Tuesday, April 04, 2006

Vive les grandes ecoles

I guess the US is not the only country with an increasingly elitist economy and education system.

Economist: One of the arresting features of the current student movement is how little it has touched France's grandes écoles. Sciences Po, a feeder college for these elite schools, has seen nothing of the violence or forced blockades of nearby Paris universities, such as the Sorbonne. Nor have most of the country's top undergraduate business or engineering schools, such as Polytechnique, HEC or ESSEC. Students at such places, taught the latest in finance and economics, understand the price France will pay if it refuses to change. These are the well-trained graduates snapped up by banks in London and New York which are only too happy to benefit from what France does best, and by those French companies now busy exploiting globalisation with such aplomb.

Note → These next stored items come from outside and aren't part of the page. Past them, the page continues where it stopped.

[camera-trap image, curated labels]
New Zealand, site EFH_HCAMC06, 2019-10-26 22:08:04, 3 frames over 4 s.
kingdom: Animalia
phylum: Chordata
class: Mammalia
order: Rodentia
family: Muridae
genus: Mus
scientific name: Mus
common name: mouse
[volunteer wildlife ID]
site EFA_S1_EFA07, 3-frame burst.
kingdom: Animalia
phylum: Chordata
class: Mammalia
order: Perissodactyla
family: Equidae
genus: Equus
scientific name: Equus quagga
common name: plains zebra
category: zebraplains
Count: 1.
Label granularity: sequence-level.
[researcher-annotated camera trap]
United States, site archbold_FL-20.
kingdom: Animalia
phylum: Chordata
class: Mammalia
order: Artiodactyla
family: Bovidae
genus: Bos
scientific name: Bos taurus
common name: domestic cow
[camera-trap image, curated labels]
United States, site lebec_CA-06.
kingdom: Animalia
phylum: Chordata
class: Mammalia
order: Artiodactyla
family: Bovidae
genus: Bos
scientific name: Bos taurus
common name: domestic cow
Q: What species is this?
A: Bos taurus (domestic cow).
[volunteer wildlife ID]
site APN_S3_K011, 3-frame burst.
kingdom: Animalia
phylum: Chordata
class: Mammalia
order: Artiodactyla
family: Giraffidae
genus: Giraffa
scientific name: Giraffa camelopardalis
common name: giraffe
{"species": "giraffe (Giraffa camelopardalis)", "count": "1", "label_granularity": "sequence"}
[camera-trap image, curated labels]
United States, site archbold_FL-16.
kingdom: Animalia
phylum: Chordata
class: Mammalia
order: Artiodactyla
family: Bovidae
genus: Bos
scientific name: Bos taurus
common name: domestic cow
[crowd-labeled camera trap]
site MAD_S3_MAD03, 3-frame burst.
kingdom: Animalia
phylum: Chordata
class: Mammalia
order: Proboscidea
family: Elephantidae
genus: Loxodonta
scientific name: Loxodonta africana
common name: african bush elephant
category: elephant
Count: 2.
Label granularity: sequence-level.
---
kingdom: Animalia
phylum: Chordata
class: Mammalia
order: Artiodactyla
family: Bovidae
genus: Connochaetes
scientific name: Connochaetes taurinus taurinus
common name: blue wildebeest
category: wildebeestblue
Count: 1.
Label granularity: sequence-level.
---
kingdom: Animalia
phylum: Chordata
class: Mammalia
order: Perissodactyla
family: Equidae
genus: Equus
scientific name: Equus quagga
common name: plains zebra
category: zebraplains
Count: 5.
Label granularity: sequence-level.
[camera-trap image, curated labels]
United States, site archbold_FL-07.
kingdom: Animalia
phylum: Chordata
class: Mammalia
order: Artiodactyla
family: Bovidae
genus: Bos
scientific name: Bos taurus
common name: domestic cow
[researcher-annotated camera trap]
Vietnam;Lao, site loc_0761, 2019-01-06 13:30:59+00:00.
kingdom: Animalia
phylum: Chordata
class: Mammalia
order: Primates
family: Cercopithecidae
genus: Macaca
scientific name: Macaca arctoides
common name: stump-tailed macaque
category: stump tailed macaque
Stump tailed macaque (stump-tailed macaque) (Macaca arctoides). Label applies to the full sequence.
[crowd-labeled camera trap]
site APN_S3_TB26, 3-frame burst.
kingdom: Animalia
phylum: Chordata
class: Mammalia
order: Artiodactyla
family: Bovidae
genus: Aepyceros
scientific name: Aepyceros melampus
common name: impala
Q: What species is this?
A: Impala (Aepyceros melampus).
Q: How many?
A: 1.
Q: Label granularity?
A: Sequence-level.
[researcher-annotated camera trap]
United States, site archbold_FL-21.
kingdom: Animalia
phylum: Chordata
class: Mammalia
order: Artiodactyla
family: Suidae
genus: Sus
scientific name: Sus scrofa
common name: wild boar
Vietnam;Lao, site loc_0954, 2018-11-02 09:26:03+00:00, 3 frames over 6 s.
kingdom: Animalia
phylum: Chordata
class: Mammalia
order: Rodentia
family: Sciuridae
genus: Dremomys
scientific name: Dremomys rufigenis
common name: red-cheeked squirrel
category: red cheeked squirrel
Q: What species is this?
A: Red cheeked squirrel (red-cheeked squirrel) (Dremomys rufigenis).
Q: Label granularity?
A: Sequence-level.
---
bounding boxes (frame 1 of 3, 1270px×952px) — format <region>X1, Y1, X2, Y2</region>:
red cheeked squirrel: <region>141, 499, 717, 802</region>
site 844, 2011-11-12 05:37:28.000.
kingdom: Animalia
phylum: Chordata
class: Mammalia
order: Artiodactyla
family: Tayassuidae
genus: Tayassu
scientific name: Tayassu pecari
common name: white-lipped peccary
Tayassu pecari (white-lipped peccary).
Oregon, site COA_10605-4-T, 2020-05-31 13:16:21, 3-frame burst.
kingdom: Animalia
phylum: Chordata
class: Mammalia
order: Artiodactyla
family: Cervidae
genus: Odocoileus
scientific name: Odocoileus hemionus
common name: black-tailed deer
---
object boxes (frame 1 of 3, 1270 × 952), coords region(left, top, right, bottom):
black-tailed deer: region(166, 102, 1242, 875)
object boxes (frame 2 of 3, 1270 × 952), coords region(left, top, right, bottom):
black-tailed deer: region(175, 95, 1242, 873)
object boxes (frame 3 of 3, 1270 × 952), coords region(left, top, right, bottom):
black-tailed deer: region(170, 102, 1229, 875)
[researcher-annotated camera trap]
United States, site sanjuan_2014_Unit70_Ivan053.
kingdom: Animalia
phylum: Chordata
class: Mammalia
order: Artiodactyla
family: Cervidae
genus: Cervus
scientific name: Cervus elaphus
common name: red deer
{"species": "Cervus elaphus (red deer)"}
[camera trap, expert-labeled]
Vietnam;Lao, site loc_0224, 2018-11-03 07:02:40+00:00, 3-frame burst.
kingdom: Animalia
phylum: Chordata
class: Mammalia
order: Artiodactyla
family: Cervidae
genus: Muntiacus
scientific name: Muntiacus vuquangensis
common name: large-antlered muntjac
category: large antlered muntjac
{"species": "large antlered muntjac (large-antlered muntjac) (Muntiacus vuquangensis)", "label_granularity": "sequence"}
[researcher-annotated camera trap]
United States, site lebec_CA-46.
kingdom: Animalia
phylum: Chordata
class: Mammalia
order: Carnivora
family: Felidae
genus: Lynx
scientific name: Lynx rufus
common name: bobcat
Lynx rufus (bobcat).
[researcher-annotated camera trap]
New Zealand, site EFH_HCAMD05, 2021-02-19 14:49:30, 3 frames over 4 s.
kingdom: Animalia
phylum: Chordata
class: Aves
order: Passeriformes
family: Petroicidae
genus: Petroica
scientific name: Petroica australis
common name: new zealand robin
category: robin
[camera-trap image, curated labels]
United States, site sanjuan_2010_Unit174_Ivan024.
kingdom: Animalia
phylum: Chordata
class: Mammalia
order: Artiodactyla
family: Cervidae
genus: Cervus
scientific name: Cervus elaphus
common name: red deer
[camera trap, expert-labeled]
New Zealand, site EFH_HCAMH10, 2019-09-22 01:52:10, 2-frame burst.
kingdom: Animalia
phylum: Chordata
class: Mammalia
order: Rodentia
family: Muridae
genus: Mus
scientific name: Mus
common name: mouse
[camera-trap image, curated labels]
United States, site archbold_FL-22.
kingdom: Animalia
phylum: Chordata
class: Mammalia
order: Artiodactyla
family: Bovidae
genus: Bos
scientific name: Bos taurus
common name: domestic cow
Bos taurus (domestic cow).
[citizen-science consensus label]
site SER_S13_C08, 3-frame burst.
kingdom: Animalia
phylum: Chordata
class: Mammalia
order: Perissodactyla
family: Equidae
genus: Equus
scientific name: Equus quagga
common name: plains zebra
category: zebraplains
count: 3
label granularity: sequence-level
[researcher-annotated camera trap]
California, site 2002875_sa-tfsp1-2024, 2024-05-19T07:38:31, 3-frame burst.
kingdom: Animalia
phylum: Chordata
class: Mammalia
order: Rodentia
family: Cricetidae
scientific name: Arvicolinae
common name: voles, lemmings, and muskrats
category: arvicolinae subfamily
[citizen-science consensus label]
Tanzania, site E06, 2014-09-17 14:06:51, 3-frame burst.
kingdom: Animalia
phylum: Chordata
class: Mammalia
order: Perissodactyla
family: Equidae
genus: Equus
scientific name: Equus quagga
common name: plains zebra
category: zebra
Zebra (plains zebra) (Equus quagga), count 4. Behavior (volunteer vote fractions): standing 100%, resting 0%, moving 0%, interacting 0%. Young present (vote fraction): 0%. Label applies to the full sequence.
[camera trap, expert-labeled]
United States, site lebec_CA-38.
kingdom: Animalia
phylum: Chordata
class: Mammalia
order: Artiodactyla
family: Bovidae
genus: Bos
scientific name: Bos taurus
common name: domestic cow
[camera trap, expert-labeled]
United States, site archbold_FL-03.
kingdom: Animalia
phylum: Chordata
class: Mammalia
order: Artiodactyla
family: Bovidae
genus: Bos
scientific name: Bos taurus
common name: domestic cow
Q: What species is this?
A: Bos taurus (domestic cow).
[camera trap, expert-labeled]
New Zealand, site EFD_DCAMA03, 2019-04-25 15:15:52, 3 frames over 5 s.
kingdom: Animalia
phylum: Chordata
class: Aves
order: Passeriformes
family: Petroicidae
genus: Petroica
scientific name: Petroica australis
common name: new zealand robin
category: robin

These two faces of France are separated early in the country's two-tier higher education system. At the top, the grandes écoles cater to a small minority and are highly selective: would-be pupils spend at least a year in a preparatory class just to take the entrance exam. While the Ecole Nationale d'Administration (ENA) is the best-known (and arguably the least well-adapted to the global economy), it recruits only a tiny share of the total. The rest are autonomous, and highly specialised in areas such as engineering or business. And employers pay a premium to hire their graduates. A recent study by Le Nouvel Observateur magazine showed that 96% of graduates from top engineering schools were placed two years later in permanent jobs, earning an average of €30,400 ($36,600). By contrast. only 45% of university psychology graduates had found permanent jobs by the same stage, and their average income was €19,000.